§ **Document section**
When you create a new wrapper, the library starts by creating a context (SwContext). This is an object storing the user options (wrapper path, wrapper data, sameProcess mode) and extra data such as a unique key and the absolute paths to the Node process, spawn-wrap, a few dependencies and the shims.

During the creation of the context, a "shim directory" is written (by default, it is a unique directory inside ~/.node-spawn-wrap). This directory contains executables ("shims") that are intended to intercept system calls to spawn Node processes and instead trigger the wrapping logic.

The shims are auto-generated executables. The context is embedded in them. Their role is to patch of internals of the current Node process, load the wrapper and execute them. One shim is created with the name node, and eventually another one with the same basename as the root process (for example iojs if the root process was named iojs instead of node). These shims are executable scripts with a shebang. For Windows, a .cmd file is created for each shim: for example node.cmd to open the node shim.

Once the context is created and its shim directory written, spawn-wrap patches the API to use the shims. spawn-wrap can either patch the internals of child_process or create a wrapper around a child_process-like API. Patching the internals affects any code spawning processes, while the wrapper solution only intercepts calls going through the wrapper. The patch performs 4 steps: normalize the options, rewrite the options, denormalize the options, call the original function. The normalization/denormalization converts between API-specific arguments and a normalized representation of the spawn options. This normalized representation contains the spawned file, array of arguments and map of environment variables.

The action of rewriting the spawn options is called "munging" in the lib. The goal is to replace any invocation of the real Node with one of the shims. The munging has a file-specific step and a general environment patching step. The munger will use the name (or try to read the shebang) of the spawned file to perform application-specific transformations. It currently detects when you spawn another Node process, npm, cmd or a known POSIX shell (sh, bash, ...). If you are spawning a shell, it will try to detect if you use the shell to spawn node or npm. For node, it will insert the shim script just after the Node executable: node foo.js will be replaced by node path/to/shim/node foo.js. For npm it will prefix it with the shim executable and ensure that he script path is used (Windows-based example so it's clear what's going on): npm install will become path/to/shim/node.cmd path/to/npm-cli.js install.

If the spawned process is not Node or npm (or a shell invoking them), no application-specific logic is applied. But the general environment patching is still applied. This step is fairly simple: it just ensures that the shim directory is the first location in the PATH environment variable. It means that any subprocess inheriting this environment and trying to spawn Node using node instead of an absolute path will default to use the shim executable.

§ **Task instructions**
1) Name the steps that the spawn-wrap explanation says the patch performs, in order.
2) According to the spawn-wrap explanation, where is the shim directory written by default?
3) Carry the spawn-wrap explanation forward, starting after its final sentence.

§ **Recorded data**
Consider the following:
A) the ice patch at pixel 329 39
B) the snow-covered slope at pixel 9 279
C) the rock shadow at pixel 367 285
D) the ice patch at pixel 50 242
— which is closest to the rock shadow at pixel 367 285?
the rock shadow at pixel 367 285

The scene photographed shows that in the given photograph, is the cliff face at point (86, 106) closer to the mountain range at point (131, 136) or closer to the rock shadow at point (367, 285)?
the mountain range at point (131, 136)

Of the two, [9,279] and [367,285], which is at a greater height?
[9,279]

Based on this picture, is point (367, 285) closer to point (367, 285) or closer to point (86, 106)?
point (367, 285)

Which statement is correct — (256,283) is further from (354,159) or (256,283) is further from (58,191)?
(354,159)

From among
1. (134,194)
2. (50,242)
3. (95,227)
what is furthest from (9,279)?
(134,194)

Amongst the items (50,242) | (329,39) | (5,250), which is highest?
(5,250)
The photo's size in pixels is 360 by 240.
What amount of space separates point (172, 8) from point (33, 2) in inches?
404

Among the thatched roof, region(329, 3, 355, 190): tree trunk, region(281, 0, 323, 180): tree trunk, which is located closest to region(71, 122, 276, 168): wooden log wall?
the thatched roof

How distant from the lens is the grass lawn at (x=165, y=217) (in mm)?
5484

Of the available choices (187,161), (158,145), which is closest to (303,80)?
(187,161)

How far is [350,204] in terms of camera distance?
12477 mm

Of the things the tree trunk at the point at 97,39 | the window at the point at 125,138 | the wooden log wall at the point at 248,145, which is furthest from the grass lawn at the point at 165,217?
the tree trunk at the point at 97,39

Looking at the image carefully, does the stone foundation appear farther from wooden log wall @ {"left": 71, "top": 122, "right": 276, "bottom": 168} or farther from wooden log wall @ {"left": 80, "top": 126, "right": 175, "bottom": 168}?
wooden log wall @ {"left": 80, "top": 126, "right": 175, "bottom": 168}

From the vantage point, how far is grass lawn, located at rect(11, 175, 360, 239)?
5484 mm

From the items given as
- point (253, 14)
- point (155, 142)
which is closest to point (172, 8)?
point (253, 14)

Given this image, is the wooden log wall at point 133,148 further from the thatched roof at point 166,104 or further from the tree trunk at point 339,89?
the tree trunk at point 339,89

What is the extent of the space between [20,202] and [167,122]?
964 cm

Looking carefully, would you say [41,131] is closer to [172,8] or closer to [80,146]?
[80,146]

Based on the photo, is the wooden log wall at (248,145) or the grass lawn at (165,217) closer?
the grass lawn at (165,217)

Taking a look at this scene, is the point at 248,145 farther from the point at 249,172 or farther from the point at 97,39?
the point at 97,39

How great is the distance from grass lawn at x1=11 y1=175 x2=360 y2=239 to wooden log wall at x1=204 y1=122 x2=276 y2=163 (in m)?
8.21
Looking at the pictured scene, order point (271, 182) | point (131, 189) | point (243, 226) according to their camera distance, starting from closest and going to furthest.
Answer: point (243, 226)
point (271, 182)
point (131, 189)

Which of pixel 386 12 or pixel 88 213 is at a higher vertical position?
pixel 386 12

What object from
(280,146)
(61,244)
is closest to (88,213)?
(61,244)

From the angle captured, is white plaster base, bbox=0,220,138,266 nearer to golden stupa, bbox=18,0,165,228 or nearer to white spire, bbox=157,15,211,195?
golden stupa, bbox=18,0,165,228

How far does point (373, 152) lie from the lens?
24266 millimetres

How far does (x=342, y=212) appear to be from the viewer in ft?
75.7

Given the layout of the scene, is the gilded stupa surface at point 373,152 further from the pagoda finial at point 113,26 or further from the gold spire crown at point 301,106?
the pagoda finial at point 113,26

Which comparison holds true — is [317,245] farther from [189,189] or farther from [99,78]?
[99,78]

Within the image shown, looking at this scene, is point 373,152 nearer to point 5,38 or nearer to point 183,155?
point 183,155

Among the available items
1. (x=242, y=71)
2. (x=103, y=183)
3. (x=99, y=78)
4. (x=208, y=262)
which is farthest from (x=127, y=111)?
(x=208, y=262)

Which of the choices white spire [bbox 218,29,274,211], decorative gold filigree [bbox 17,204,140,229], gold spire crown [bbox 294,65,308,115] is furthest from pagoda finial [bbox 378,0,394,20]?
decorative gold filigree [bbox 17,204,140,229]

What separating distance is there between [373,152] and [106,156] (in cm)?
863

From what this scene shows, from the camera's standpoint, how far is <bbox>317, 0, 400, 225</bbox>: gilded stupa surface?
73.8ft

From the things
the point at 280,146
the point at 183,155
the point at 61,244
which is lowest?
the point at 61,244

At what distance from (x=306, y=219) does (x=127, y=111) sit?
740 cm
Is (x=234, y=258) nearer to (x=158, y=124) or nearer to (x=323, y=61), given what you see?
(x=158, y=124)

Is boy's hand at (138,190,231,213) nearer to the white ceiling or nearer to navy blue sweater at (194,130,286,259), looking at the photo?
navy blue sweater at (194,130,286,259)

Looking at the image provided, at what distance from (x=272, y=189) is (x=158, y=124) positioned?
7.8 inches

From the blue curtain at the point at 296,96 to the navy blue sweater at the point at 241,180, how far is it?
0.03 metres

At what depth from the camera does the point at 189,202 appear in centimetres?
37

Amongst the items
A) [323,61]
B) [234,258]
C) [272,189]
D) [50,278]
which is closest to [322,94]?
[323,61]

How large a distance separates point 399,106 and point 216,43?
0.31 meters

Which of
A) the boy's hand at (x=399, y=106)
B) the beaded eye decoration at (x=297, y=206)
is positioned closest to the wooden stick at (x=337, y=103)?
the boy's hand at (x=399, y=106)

§ **Results of the tasks**
1)
1. Normalize the options
2. Rewrite the options
3. Denormalize the options
4. Call the original function

2) By default, it is written to a unique directory inside ~/.node-spawn-wrap.

3)
Arguments

The library distinguishes between two types of arguments: execution arguments (execArgs and application arguments (args). Execution arguments control the Node engine. They corresponds to the flags described in node --help. For example ["--eval", "2+2"], ["--require", "/foo.js"] or ["--experimental-modules"]. The application arguments are the path to the executable (e.g. /usr/bin/node) and other remaining arguments such as the path to the script to run. The execution arguments can be read as process.execArgv while the application arguments are in process.args.

The application arguments are only handled by user code so it there are no real constraint to modify them in the wrapper before running the main module. On the other hand, execution arguments are only applied when the application starts. If you want to modify them, you need to pass the updated execution arguments to a subprocess.

For this reason, in sameProcess=false mode, the execution arguments are not applied to the wrapper but to the child subprocess.

Migrating from version 1.x to 2.x

The minimum supported version is Node 6. It may work with older versions but no guarantees are provided. If you are still using older Node versions, you should first migrate to a newer version.

spawn-wrap@1 exposed a single function as its module.exports value. spawn-wrap@2 exposes multiple functions using named exports.

The equivalent of function from version 1.x is patchInternals. It patches the internals of child_process and returns an unwrap function. However, the signature is not the same.

In the first version, you could pass an array of arguments and an object representing extra environment variables.

In version 2.x, you can pass a wrapper path and data object.

  • The env argument from version 1.x can replaced by manually patching process.env from inside the wrapper. If you have some dynamically-computed values, you can pass them through the data option.

    • Version 1

      // main.js
      const spawnWrap = require('spawn-wrap');
      spawnWrap(['wrapper.js'], {FOO: 'foo', BAR: process.pid})
      // wrapper.js
      const spawnWrap = require('spawn-wrap');
      spawnWrap.runMain()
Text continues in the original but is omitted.